Located in northern Israel in Emek HaShalom, the garden is on the ecological farm of LOTEM — Making Nature Accessible, which provides accessible hikes and educational nature activities around the country to children and adults with special needs.

This special plot of land is a gift from East Cobb resident Sheryl Blechner and is designed to give children with special needs and disabilities a hands-on opportunity to appreciate and connect with nature.

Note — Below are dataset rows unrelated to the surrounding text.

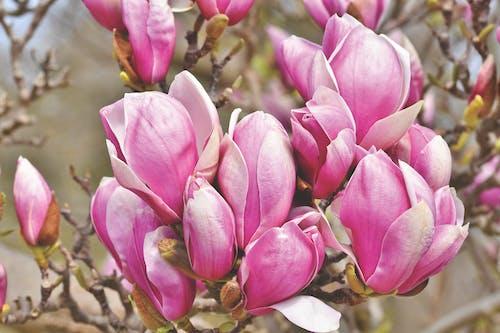 Gratis arkivbilde med magnolia
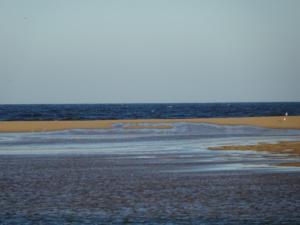 174 0055 Uruguay - La Paloma - Laguna Rocha
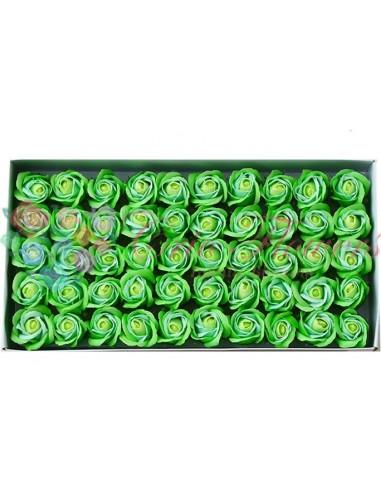 Trandafiri Sapun Bicolor Verde/VerdeDeschis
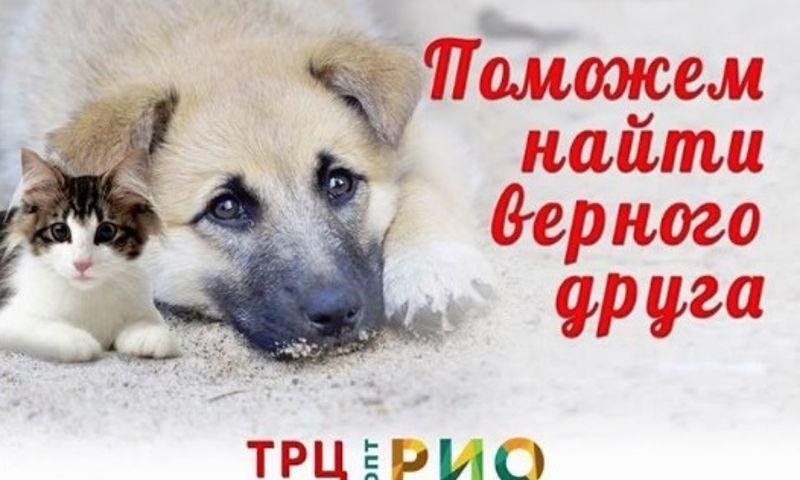 Ярославцы смогут бесплатно приобрести питомца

“It has been my good fortune to make many trips to Israel, and with each visit I make, I have had amazing personal experiences with both individuals and various programs,” Blechner said. “However, LOTEM remains one of the highlights of all my visits, and the Atlanta Garden program will impact generations of children and adults to come.”

LOTEM has been a Jewish National Fund partner organization for more than a decade, said Beth Gluck, JNF Atlanta executive director. “We are thrilled that Sheryl selected LOTEM as the site for this new garden and view this as an incredibly meaningful and personal way for her voice to be heard in Israel. JNF donors like Sheryl trust us to represent them in Israel, and in return they empower us to continue our important work.”

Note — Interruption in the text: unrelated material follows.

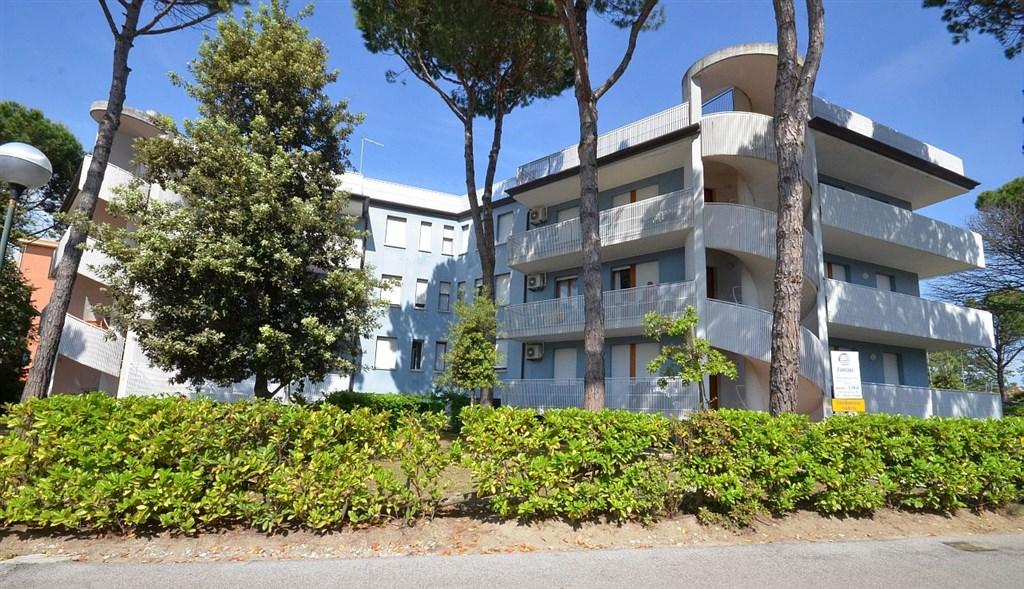 Apartmány NARCISI -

Through JNF’s $1 billion “Roadmap for the Next Decade,” contributions from across the United States will facilitate the development of a strong, secure, productive, high quality of life in Israel’s periphery: the desert in the south and the open country in the north. 

That $1 billion plan continues 116 years of JNF work in the land of Israel, including planting more than 250 million trees, building more than 250 reservoirs and dams, developing over 250,000 acres, creating more than 2,000 parks, and providing the infrastructure for more than 1,000 communities.

Gluck can be reached at 404-236-8990 or BGluck@JNf.org if you want to follow Blechner’s philanthropic example.

Blechner said her first guide at LOTEM was Raz Rutman, a young man from Jewish Atlanta’s partner area of Yokneam who suffered a traumatic injury in a car accident at the age of 8 that left him in a wheelchair. Not one to allow the circumstances to define him, Rutman early on worked with LOTEM to gain the skills and the means to get back to nature, and he hasn’t stopped.

When Blechner met Rutman, he was serving as a LOTEM guide to fulfill his two years of national service, an alternative to serving in the Israel Defense Forces. Today, Rutman still works as a guide to continue to give back, and he is sought after for his knowledge, ability and motivational personality.